Luke stared at the muzzle of her blaster, his mind frantically searching for inspiration … “Wait a minute,” he said suddenly. “You said you needed to find out what Karrde had told the Imperials. What if I could get you a secure comm channel to him?”
The muzzle of the blaster wavered. “How?” she asked suspiciously.
Luke nodded toward her survival kit. “Does the communicator in there have enough range to reach back to the base? I mean, without satellite boosting or anything.”
She was still looking suspicious. “There’s a sonde balloon included that can take the antenna high enough to get past most of the forest damping. But it’s nondirectional, which means the Imperials and anyone else in this hemisphere will be able to listen in.”
“That’s okay,” Luke said. “I can encrypt it so that no one else will be able to get anything out of it. Or rather, Artoo can.”
Mara smiled thinly. “Wonderful. Except for one minor detaiclass="underline" if the encrypt is that good, how is Karrde supposed to decrypt it?”
“He won’t have to,” Luke told her. “The computer in my X-wing will do it for him.”
The thin smile vanished from Mara’s face. “You’re stalling,” she snarled. “You can’t do a counterpart encrypt between an astromech droid and a ship computer.”
“Why not? Artoo’s the only droid who’s worked with that computer in more than five years, with close to three thousand hours of flight time. He’s bound to have molded it to his own personality by now. In fact, I know he has—the ground maintenance people have to run diagnostics through him to make any sense out of them.”
“I thought standard procedure was to wipe and reload droid memories every six months to keep that from happening.”
“I like Artoo the way he is,” Luke said. “And he and the X-wing work better together this way.”
“How much better?”
Luke searched his memory. Maintenance had run that test just a few months ago. “I don’t remember the exact number. It was something like thirty percent faster than a baseline astromech/X-wing interface. Maybe thirty-five.”
Mara was staring hard at Artoo. “That’s counterpart-level speed, all right,” she agreed reluctantly. “The Imperials could still crack it, though.”

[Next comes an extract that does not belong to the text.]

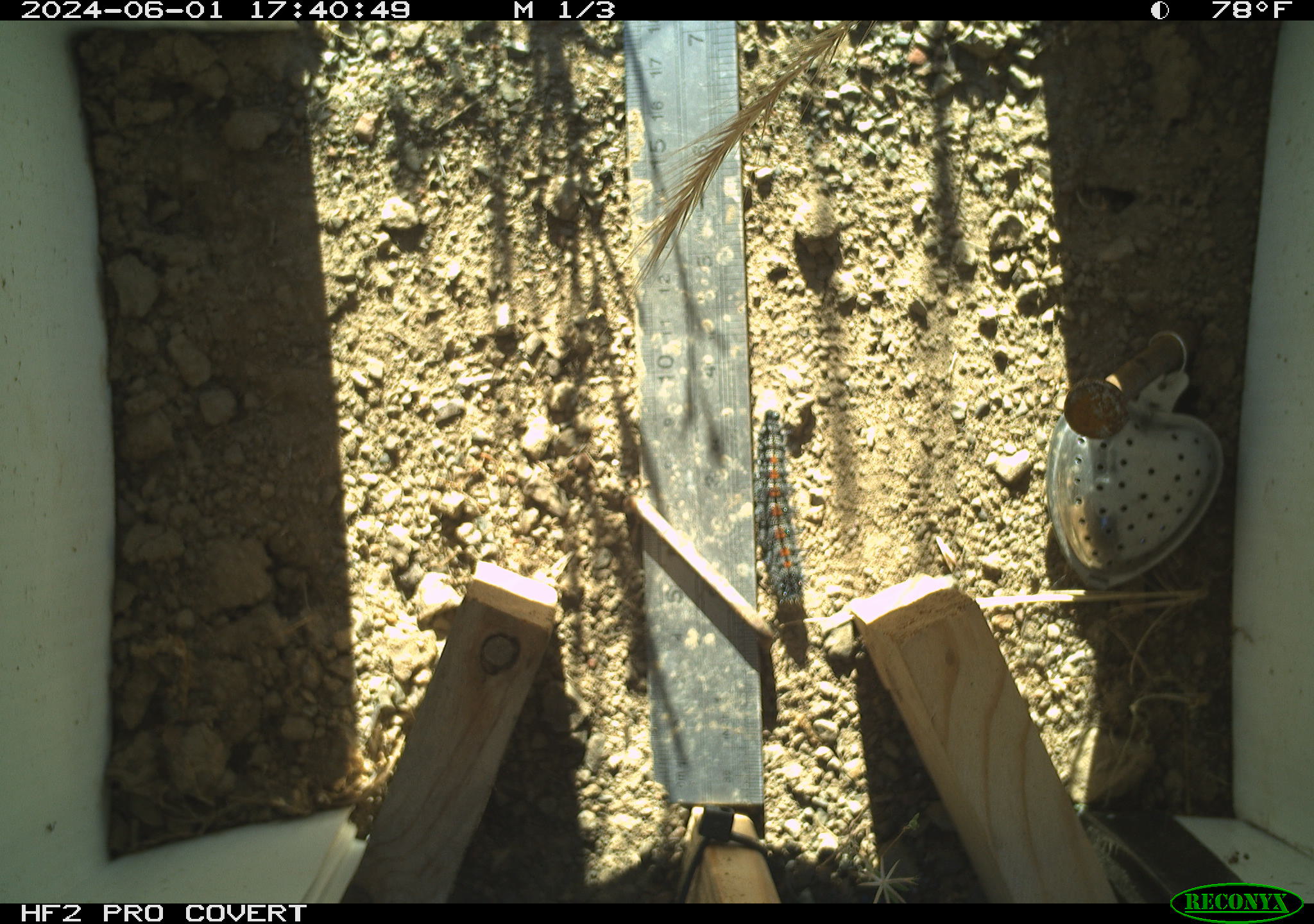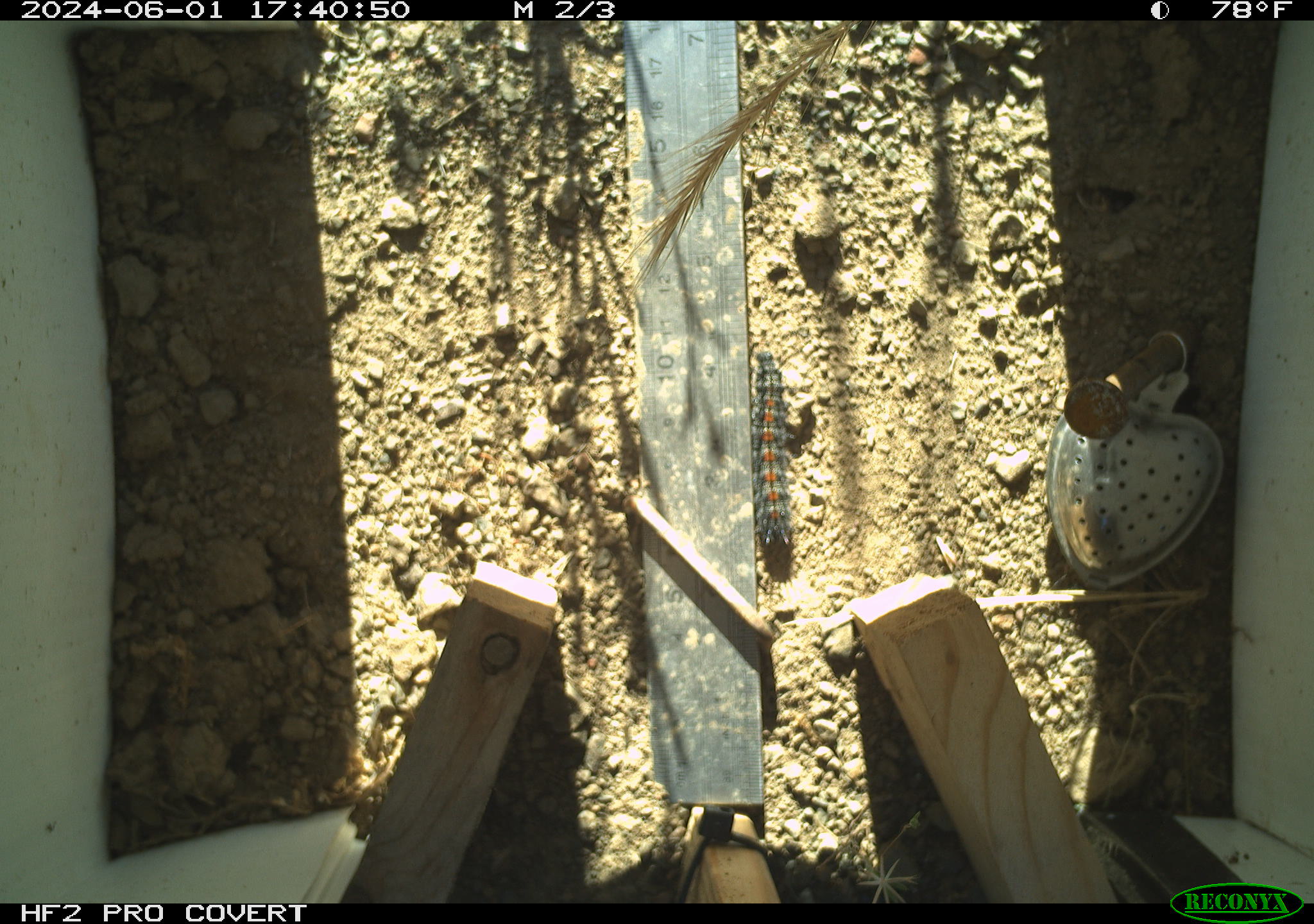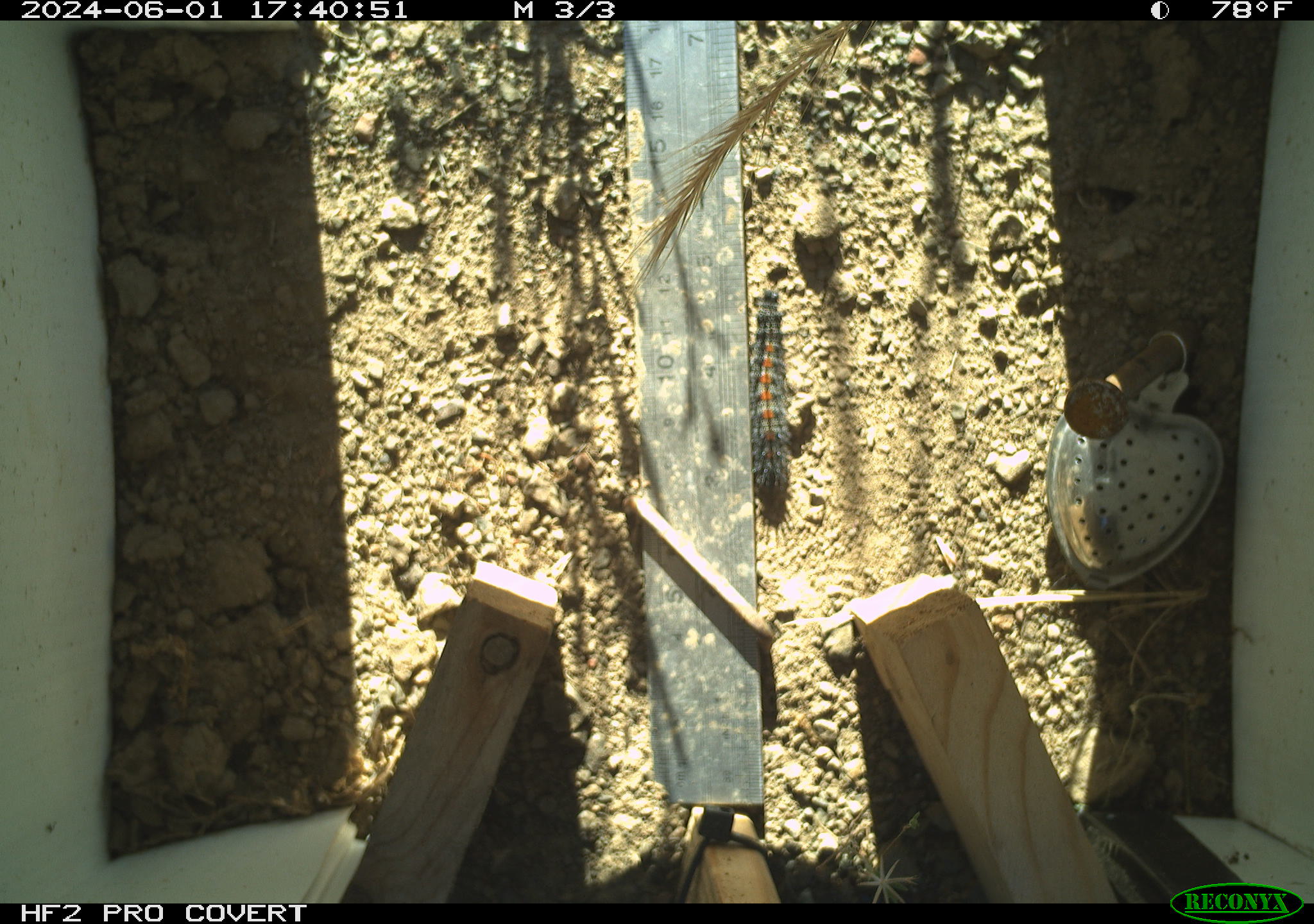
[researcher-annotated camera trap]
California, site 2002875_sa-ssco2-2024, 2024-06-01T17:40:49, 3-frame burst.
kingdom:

“Eventually. But it would take some specialized equipment to do it. And you said yourself we’d be out of here in three days.”

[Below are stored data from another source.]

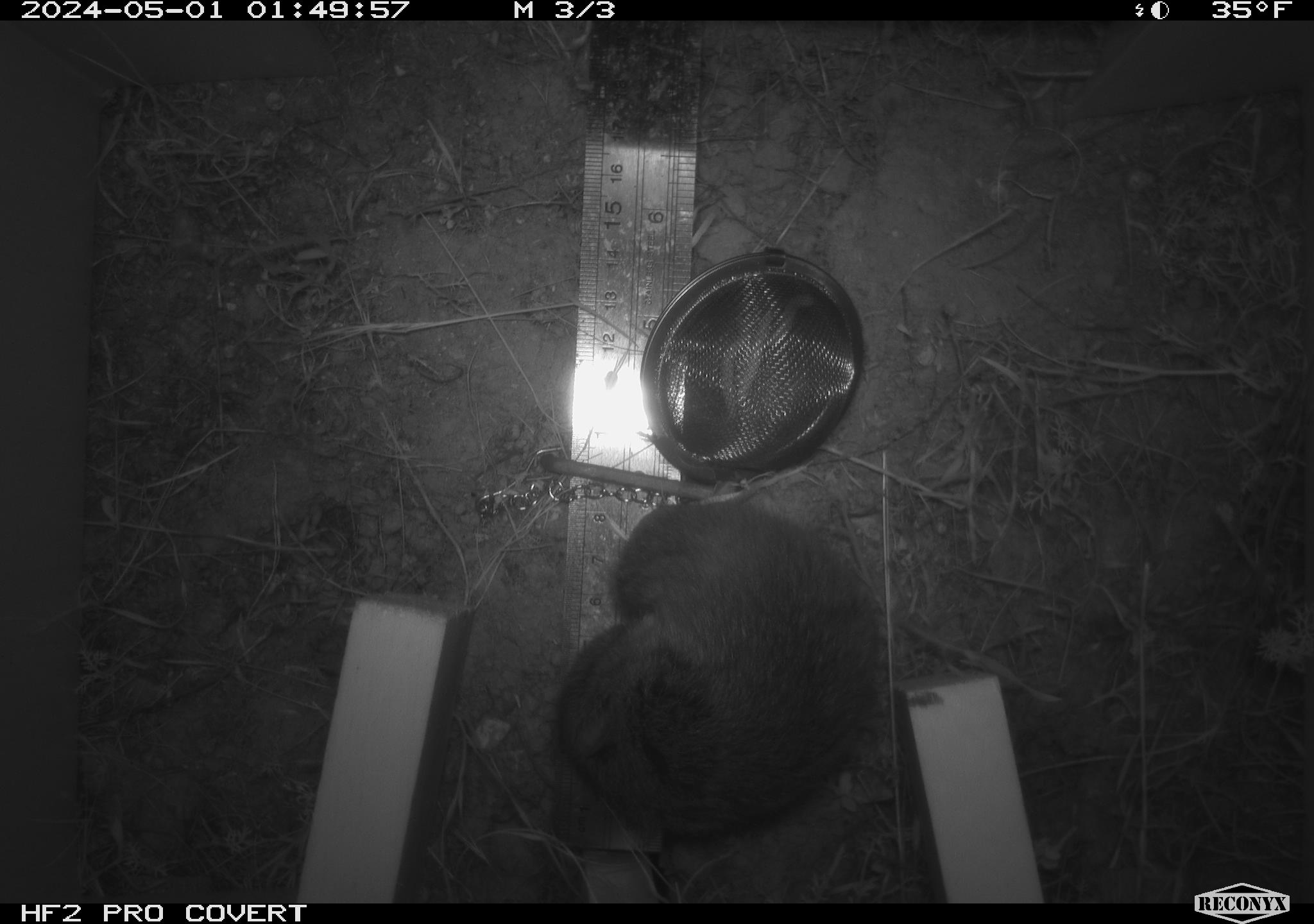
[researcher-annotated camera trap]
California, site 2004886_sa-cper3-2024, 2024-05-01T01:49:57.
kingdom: Animalia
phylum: Chordata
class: Mammalia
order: Rodentia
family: Cricetidae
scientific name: Arvicolinae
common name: voles, lemmings, and muskrats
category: arvicolinae subfamily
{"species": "arvicolinae subfamily (voles, lemmings, and muskrats) (Arvicolinae)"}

For a long minute she stared at him, her jaw tight with clenched teeth, her face a mirror of fiercely battling emotions. Bitterness, hatred, desire for survival … and something else. Something that Luke could almost believe might be a touch of loyalty. “Your ship’s sitting all alone out in the forest,” she growled at last. “How are you going to get the message back to Karrde?”